- **Task directions**
The required output is the line containing "Orientación sobre cómo" through the final line of the material below, printed exactly, with no other lines.

- **Working data**

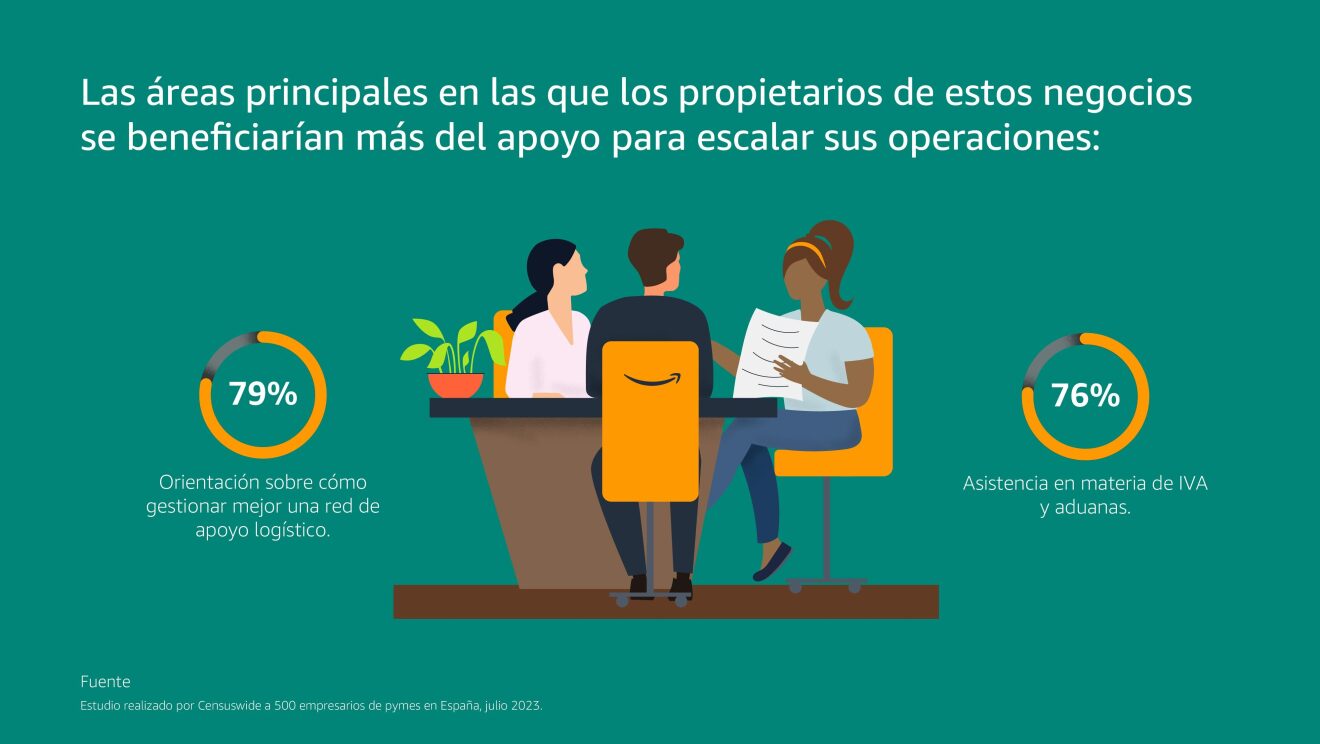 Las áreas principales en las que los propietarios de estos negocios se beneficiarían más del apoyo para escalar sus operaciones:

79%

Orientación sobre cómo gestionar mejor una red de apoyo logístico.

76%

Asistencia en materia de IVA y aduanas.

Fuente
Estudio realizado por Censuswide a 500 empresarios de pymes en España, julio 2023.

- **Answer for the task**
Orientación sobre cómo gestionar mejor una red de apoyo logístico.

76%

Asistencia en materia de IVA y aduanas.

Fuente
Estudio realizado por Censuswide a 500 empresarios de pymes en España, julio 2023.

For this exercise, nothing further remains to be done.